Васильич остолбенел и несколько мгновений стоял неподвижно. Затем он что-то такое пробормотал… Попытался возразить… Но я был уже за чертой. Мысленно я докручивал второй оборот и входил в третий. Я еще раз твердо сказал, что сделаю тройное сальто – во что бы то ни стало. "Сделаю – или сдохну!" – добавил про себя.

– Ну что ж… Если трюк готов… – промямлил Васильич, изображая согласие. И пожал плечами. – Если ты уже отрепетировал… Не осрамись… Публика, все ж таки.

Но мне было наплевать: и на публику, и на Васильича, – на всех. Крылышки! Я думал только о них, и ни о чем больше!

* * *

И вот – марш. Васильич раскатисто объявляет, с каждым словом все повышая и повышая голос: "Выступают… воздушные гимнасты…", затем вполоборота поворачивается лицом к занавесу и делает рукой широкий жест, предваряя наш выход.

Мы бодро выбегаем и на мгновение застываем посреди арены, ослепленные разноцветным сиянием софитов. Стоим, слегка щурясь, привыкаем к яркому освещению. Пятки вместе, носки врозь, руки приветственно воздеты и разведены в разные стороны; рты растянуты до ушей. Улыбка – это то, без чего на манеж выходить нельзя. Это универсальная маска, которая во все время выступления должна оставаться на лице.

Ты можешь сорваться с проволоки, с каната, с трапеции, разбиться на тысячу осколков, сломать шею и больше никогда не почувствовать собственного тела, но пока ты на манеже – улыбайся, черт возьми! Ну, а если уж совсем худо, и улыбки не получается – уткни лицо в ковер; не зря же он красного цвета – и не то подчас скрывает.

Только клоун вовсе не обязан улыбаться публике; перед ним задача потруднее – он обязан вызывать у публики смех.

Итак, мы выходим на манеж. Я все еще не решаюсь посмотреть, кто же там сидит в четвертом ряду, справа от занавеса.

Мы с Женькой хватаемся за лестницы и лезем наверх.

Я не чувствую своего веса и, кажется, прикладываю огромные усилия, чтобы не выпустить из рук веревку и не взлететь под самый купол.

Конечно, руки у меня почти такие же сильные, как и ноги: один раз на спор я сбросил ботинки, сунул в них ладони, чтобы не испачкать, и поднялся по ступенькам на пятый этаж – на одних только руках. Но все равно, никогда прежде не ощущал я такой легкости в теле.

Вот Женька уселся на штамберте и начал раскачиваться. Раскачавшись, он перевернулся вниз головой, уперся в перекладину животом и обвил ногами стропы. Теперь его чуткие цепкие пальцы свободны, и он внимательно следит за каждым моим движением.

Я стою на доске, левой рукой крепко ухватившись за трапецию, а правой держась за тонкий трос растяжки. Наконец я улавливаю Женькин ритм, обеими ногами отталкиваюсь что есть сил от доски, правой рукой хватаюсь за посыпанную жженой магнезией буковую перекладину и после секундной паузы несусь вниз, в гремящую бравурной музыкой и пробиваемую разноцветными лучами пустоту.
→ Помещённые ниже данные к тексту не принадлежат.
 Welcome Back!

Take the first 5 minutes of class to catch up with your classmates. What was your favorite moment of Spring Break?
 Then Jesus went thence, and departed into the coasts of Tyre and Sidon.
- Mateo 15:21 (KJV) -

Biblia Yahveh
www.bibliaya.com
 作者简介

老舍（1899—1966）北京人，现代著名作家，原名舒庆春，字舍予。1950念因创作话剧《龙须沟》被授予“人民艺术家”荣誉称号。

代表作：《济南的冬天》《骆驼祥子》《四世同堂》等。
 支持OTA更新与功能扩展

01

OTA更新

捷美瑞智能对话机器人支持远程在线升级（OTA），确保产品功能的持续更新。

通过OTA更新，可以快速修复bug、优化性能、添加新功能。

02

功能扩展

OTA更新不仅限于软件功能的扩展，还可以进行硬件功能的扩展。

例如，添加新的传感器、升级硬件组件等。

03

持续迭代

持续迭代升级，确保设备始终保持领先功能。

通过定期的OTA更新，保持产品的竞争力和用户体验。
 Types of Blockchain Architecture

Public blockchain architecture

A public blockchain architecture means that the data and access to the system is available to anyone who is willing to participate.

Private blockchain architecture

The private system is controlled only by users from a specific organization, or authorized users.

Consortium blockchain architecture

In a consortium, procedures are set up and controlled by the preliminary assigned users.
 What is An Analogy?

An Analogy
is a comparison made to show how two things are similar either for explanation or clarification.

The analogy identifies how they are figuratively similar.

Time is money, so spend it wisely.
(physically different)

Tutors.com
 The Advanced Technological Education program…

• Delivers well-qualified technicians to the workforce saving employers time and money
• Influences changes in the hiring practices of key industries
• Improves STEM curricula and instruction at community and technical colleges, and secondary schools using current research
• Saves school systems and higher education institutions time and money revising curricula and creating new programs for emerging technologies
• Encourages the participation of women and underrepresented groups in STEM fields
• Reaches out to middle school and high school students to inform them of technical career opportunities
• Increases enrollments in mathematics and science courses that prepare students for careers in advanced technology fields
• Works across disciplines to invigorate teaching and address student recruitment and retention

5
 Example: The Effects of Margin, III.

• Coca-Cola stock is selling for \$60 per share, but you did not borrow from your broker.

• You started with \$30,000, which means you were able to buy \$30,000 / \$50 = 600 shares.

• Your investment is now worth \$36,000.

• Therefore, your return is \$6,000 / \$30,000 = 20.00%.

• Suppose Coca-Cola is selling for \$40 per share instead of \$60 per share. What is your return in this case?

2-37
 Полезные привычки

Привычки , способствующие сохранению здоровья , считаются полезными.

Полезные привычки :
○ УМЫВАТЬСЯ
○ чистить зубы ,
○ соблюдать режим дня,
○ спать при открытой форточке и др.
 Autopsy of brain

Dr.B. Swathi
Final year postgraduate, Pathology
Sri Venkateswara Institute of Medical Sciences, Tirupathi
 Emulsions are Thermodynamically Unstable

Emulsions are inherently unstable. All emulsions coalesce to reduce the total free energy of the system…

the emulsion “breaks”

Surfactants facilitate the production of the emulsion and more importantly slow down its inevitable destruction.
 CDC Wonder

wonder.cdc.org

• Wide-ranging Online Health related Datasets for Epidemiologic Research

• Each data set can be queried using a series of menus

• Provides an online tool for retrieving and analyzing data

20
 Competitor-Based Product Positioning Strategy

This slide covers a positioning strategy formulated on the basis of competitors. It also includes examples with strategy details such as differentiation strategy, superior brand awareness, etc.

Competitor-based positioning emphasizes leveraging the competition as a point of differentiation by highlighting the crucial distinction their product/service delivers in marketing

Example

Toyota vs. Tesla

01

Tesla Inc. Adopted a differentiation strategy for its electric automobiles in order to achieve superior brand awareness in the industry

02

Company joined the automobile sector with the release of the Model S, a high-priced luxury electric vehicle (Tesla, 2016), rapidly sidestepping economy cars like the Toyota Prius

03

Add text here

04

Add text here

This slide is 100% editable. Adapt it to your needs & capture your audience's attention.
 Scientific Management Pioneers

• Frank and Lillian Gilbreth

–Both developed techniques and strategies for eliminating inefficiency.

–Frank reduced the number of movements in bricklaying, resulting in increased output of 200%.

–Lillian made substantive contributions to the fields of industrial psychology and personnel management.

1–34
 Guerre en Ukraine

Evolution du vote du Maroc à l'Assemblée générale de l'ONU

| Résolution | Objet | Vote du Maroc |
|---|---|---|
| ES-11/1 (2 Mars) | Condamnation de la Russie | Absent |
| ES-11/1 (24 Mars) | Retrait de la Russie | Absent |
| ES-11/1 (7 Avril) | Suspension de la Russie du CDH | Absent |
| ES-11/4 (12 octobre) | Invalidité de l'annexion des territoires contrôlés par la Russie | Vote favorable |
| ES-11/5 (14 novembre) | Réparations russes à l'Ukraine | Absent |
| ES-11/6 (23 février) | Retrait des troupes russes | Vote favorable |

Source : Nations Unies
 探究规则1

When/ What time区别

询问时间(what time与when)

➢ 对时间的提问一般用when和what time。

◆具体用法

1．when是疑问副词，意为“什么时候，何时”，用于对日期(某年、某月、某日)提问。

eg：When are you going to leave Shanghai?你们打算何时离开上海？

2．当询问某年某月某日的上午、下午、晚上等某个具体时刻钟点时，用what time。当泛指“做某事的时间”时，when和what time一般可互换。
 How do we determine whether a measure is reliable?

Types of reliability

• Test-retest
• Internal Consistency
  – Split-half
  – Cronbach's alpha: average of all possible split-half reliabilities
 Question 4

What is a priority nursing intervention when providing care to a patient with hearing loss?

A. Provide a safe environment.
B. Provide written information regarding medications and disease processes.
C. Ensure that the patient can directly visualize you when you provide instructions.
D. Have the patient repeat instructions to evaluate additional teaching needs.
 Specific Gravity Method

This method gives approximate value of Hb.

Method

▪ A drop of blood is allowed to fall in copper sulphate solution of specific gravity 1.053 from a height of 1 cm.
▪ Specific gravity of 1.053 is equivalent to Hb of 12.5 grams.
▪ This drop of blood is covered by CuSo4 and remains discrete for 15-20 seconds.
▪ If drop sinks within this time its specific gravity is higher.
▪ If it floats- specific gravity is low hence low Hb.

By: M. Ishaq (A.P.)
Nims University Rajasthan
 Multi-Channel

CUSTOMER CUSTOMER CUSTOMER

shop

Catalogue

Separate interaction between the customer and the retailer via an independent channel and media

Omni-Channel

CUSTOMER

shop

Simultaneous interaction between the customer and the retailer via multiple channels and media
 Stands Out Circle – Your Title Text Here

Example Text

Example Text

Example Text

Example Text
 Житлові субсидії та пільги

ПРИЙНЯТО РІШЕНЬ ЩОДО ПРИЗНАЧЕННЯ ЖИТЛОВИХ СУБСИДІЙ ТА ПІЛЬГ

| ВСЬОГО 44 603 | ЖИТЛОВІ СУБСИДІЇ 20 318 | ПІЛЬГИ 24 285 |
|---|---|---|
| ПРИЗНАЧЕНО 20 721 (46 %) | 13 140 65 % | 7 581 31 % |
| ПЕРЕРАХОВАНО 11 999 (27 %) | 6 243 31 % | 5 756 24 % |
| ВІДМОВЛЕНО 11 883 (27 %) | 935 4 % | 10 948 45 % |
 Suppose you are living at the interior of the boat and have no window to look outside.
Ох уж эта стремительно набегающая пустота! Каждый раз она пытается высосать из меня все внутренности: "под ложечкой" замирает, кишки мелко трепещут, а сердце отчаянно бьется, стучит куда-то в ребра, противясь опасному падению в жуткую бездну, очерченную красным кругом, диаметр которого – ровно чертова дюжина метров… Одно умеряет сердечный галоп: то, что бездна эта накрыта спасательной – бывает, что и спасительной! – мелкоячеистой сетью.

После нижней точки траектории следует подъем. Я выгибаю тело, словно натягиваю лук – увеличивая тем самым инерцию. Достигнув высшей точки, на мгновение замираю, прикидываю расстояние до Женькиных рук, и вижу, как мышцы его спины напрягаются, наливаются металлом, бронзовеют. В эту секунду Женька будто раздувается, становится шире – я вижу, он готов… и улетаю на второй заход. Мчусь – но уже в обратную сторону, задом наперед, и над местом первоначального старта старательно складываюсь пополам – тяну носочки, мобилизую плечевой пояс; живот гудит, как пустой барабан – напряженный до предела брюшной пресс выдавливает из легких остатки воздуха; затем, в последний миг зависания над манящей бездной – глубокий вдох, и снова – вниз!